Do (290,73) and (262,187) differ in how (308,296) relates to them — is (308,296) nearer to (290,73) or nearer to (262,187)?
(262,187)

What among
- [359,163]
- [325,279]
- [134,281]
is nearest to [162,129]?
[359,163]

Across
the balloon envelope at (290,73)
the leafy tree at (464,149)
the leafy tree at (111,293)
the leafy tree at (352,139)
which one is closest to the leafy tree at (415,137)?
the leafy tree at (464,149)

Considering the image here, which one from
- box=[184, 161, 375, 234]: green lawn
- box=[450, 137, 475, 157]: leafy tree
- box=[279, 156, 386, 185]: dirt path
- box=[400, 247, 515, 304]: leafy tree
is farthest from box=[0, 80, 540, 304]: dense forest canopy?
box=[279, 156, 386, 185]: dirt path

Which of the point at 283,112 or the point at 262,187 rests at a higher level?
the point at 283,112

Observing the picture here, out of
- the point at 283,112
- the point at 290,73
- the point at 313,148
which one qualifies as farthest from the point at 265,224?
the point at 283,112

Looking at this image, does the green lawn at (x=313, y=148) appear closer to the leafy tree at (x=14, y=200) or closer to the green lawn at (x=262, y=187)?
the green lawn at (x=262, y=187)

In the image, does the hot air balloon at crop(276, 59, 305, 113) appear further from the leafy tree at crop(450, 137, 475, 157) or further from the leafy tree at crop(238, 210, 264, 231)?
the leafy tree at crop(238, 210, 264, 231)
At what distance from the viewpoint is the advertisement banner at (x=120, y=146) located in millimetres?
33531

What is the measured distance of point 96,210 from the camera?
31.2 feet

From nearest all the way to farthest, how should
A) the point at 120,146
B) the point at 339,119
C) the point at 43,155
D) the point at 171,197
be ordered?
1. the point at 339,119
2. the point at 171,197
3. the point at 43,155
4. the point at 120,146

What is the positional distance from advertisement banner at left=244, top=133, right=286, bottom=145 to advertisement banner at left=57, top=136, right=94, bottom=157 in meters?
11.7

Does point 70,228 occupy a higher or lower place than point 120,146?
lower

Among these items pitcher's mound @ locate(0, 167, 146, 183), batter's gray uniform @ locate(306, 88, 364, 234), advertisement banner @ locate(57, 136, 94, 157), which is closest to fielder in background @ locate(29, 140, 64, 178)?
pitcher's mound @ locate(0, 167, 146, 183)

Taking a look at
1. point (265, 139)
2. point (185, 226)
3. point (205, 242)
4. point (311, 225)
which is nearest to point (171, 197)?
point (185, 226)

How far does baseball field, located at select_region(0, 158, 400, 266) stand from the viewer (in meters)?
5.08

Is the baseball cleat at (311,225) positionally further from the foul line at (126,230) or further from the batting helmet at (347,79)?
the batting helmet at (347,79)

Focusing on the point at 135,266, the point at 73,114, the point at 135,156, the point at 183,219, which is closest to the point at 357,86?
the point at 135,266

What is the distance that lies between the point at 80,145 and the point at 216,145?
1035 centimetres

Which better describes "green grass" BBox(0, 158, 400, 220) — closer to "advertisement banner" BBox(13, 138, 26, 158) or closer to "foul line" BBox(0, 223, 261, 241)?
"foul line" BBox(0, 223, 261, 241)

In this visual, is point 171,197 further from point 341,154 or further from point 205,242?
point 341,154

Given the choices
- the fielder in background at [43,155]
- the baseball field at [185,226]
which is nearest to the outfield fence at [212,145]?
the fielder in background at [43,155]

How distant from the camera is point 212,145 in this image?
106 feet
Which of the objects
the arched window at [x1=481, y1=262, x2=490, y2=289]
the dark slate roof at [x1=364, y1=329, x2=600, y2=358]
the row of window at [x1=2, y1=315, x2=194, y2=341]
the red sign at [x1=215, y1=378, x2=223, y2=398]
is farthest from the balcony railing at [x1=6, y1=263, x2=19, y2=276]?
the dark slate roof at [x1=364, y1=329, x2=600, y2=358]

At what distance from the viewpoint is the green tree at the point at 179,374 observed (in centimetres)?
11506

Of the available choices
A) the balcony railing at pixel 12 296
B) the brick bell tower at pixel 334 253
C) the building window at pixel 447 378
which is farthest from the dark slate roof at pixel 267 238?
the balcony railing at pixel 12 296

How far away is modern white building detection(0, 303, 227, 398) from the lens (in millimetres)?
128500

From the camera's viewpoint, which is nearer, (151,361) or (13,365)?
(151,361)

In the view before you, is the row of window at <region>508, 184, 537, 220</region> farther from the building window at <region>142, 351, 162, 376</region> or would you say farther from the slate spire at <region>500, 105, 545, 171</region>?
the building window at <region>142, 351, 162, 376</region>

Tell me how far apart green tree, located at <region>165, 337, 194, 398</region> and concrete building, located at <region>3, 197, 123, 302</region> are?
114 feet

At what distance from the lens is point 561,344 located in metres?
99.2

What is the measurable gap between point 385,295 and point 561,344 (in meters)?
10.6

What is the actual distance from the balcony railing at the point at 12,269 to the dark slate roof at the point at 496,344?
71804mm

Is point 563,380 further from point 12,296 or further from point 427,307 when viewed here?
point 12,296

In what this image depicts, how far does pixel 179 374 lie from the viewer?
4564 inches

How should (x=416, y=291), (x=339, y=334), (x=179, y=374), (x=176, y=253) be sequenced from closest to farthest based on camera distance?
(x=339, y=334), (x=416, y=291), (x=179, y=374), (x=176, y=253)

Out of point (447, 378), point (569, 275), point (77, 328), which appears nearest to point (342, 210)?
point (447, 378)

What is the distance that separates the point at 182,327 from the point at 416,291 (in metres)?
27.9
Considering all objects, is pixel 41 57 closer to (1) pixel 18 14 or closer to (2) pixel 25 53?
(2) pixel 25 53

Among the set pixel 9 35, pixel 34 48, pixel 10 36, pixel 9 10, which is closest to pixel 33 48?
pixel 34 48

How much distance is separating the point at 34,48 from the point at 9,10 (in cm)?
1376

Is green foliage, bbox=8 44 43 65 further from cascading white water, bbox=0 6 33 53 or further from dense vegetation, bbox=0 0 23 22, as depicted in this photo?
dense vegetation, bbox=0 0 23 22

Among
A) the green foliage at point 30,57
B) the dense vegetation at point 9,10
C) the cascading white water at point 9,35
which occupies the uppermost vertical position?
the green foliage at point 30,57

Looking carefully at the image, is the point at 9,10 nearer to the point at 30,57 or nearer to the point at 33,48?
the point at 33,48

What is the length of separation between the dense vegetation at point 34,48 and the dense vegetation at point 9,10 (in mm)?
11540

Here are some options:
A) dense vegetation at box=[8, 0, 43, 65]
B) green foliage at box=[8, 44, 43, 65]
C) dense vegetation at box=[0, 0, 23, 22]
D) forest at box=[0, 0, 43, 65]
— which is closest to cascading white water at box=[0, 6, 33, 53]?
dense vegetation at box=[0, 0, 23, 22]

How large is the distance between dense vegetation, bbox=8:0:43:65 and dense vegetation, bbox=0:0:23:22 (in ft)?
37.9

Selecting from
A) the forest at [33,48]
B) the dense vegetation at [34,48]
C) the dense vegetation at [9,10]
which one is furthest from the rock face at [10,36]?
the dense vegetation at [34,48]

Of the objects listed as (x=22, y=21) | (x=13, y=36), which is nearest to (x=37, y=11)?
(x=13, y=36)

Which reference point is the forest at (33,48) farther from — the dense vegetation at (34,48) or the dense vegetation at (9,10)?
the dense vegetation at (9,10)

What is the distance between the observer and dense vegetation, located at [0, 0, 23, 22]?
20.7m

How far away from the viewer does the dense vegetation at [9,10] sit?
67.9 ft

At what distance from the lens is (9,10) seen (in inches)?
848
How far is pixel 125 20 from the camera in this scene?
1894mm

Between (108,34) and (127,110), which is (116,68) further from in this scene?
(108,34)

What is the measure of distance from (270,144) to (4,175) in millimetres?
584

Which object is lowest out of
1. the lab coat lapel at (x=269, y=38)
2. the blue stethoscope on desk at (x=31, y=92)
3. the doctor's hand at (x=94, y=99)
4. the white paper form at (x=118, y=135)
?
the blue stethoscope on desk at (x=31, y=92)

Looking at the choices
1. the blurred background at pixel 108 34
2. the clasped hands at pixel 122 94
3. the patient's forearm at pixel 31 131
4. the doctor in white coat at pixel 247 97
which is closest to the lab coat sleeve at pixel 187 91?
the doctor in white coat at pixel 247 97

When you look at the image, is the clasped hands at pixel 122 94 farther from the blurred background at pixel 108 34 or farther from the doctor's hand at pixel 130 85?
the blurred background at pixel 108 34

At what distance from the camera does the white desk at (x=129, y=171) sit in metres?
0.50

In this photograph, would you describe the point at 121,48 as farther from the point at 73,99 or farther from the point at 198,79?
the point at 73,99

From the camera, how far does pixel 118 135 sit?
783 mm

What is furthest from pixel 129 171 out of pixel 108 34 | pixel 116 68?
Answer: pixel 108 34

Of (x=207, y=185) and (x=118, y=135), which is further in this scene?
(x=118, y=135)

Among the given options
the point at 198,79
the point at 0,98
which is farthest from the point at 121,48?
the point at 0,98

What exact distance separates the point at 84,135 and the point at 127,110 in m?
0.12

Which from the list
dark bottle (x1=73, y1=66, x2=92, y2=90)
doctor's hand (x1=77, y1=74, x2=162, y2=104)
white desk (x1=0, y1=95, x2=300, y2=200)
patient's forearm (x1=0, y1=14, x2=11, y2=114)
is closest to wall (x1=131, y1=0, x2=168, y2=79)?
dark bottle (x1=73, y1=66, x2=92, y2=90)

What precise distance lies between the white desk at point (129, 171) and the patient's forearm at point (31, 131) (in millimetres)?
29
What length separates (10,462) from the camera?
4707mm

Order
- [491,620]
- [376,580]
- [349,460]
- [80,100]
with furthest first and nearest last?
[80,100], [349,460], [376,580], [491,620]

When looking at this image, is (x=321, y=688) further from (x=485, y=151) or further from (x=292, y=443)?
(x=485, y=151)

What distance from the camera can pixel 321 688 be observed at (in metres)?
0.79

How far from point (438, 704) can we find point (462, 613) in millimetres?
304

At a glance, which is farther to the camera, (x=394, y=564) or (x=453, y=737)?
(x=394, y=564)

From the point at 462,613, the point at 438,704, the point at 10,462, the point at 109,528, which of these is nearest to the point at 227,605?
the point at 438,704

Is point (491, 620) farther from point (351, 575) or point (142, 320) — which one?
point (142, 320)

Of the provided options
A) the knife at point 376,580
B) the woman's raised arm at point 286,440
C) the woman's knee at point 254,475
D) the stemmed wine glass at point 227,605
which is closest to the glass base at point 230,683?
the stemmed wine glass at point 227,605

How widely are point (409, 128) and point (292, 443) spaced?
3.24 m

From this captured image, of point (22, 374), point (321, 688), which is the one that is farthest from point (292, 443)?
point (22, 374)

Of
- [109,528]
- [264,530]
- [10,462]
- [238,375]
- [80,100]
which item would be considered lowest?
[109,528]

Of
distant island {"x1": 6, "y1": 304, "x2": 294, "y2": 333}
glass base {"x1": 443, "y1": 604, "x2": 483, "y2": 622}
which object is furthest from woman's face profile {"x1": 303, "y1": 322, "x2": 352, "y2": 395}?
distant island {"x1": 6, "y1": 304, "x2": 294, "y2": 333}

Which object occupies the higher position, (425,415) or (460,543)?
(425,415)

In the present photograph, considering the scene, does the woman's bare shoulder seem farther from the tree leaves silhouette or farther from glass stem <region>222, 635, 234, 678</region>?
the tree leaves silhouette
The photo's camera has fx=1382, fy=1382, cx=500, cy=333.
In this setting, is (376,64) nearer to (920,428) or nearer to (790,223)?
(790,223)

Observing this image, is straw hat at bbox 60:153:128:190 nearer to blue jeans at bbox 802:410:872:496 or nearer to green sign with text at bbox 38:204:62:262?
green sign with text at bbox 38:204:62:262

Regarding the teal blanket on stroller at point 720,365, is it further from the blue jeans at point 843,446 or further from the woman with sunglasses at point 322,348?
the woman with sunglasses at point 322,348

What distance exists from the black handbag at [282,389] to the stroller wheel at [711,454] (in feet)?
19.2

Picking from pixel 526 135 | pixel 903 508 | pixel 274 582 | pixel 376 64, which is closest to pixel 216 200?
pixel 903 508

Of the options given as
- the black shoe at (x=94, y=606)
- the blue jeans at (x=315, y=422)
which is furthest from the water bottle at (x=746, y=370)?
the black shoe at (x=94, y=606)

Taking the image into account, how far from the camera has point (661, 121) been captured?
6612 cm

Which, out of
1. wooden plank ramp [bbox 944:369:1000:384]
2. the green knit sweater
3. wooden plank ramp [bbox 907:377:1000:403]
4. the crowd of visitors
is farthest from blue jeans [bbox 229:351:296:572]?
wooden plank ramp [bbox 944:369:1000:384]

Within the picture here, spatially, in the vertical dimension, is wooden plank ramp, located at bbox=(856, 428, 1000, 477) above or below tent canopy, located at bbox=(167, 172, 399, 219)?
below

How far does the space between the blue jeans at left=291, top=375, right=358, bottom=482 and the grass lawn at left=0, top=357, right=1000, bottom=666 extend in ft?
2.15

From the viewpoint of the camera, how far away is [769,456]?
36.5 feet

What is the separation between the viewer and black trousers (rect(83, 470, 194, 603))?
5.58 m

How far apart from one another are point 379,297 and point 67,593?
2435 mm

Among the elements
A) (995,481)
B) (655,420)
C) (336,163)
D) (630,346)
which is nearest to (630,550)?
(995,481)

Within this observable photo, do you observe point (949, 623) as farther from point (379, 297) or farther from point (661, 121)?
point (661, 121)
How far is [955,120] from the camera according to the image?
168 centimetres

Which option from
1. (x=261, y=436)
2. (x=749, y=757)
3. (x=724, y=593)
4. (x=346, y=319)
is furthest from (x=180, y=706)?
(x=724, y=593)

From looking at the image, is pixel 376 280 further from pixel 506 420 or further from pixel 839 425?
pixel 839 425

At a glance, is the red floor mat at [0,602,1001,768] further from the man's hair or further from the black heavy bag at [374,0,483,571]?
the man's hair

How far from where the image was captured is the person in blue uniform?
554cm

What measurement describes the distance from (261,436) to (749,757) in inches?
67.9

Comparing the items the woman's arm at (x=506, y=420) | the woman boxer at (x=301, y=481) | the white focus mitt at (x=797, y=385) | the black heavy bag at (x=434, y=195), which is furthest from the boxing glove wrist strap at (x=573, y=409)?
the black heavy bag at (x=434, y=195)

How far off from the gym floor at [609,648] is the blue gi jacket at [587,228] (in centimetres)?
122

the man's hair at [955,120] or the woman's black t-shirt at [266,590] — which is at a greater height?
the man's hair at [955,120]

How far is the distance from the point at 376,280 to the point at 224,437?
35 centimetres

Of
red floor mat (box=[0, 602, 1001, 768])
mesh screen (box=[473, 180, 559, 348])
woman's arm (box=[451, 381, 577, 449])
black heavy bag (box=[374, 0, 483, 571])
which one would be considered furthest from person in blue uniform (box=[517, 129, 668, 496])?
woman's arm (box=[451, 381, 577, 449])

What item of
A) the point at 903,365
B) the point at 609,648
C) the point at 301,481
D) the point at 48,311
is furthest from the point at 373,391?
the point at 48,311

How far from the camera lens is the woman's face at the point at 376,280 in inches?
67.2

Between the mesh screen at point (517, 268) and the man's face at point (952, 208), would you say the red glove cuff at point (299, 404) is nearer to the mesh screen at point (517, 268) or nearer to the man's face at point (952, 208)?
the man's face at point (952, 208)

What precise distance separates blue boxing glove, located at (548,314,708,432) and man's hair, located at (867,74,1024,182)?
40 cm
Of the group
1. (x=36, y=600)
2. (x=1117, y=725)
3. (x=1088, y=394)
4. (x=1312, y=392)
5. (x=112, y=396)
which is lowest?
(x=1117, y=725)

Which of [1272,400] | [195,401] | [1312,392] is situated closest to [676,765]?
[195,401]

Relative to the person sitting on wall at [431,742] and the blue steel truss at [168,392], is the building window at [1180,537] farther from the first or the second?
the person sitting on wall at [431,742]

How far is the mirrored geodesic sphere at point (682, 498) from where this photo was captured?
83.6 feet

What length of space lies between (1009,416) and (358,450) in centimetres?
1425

## Given task
Output an exact copy of the lines beginning at the one that holds "What measurement describes" and running through the final line of the records.

## Solution to this exercise
What measurement describes the distance from (261,436) to (749,757) in inches?
67.9

Comparing the items the woman's arm at (x=506, y=420) | the woman boxer at (x=301, y=481) | the white focus mitt at (x=797, y=385) | the black heavy bag at (x=434, y=195), which is furthest from the boxing glove wrist strap at (x=573, y=409)?
the black heavy bag at (x=434, y=195)

How far off from the gym floor at [609,648] is the blue gi jacket at [587,228] (in centimetres)?
122

the man's hair at [955,120] or the woman's black t-shirt at [266,590] — which is at a greater height?
the man's hair at [955,120]

How far is the distance from the point at 376,280 to the point at 224,437?
35 centimetres

Of
red floor mat (box=[0, 602, 1001, 768])
mesh screen (box=[473, 180, 559, 348])
woman's arm (box=[451, 381, 577, 449])
black heavy bag (box=[374, 0, 483, 571])
which one would be considered furthest from person in blue uniform (box=[517, 129, 668, 496])?
woman's arm (box=[451, 381, 577, 449])

What item of
A) the point at 903,365
B) the point at 609,648
C) the point at 301,481
D) the point at 48,311
is furthest from the point at 373,391?
the point at 48,311

How far from the camera lens is the woman's face at the point at 376,280 in inches?
67.2

Between the mesh screen at point (517, 268) and the man's face at point (952, 208), would you say the red glove cuff at point (299, 404) is nearer to the mesh screen at point (517, 268) or nearer to the man's face at point (952, 208)?
the man's face at point (952, 208)

What precise distance separates blue boxing glove, located at (548,314,708,432) and man's hair, located at (867,74,1024,182)?
40 cm
Of the group
1. (x=36, y=600)
2. (x=1117, y=725)
3. (x=1088, y=394)
4. (x=1312, y=392)
5. (x=112, y=396)
which is lowest?
(x=1117, y=725)

Which of [1272,400] | [195,401] | [1312,392] is situated closest to [676,765]?
[195,401]

Relative to the person sitting on wall at [431,742] and the blue steel truss at [168,392], is the building window at [1180,537] farther from the first or the second?
the person sitting on wall at [431,742]

How far is the mirrored geodesic sphere at point (682, 498) from where this photo was captured?
83.6 feet

What length of space lies between (1009,416) and (358,450) in centimetres?
1425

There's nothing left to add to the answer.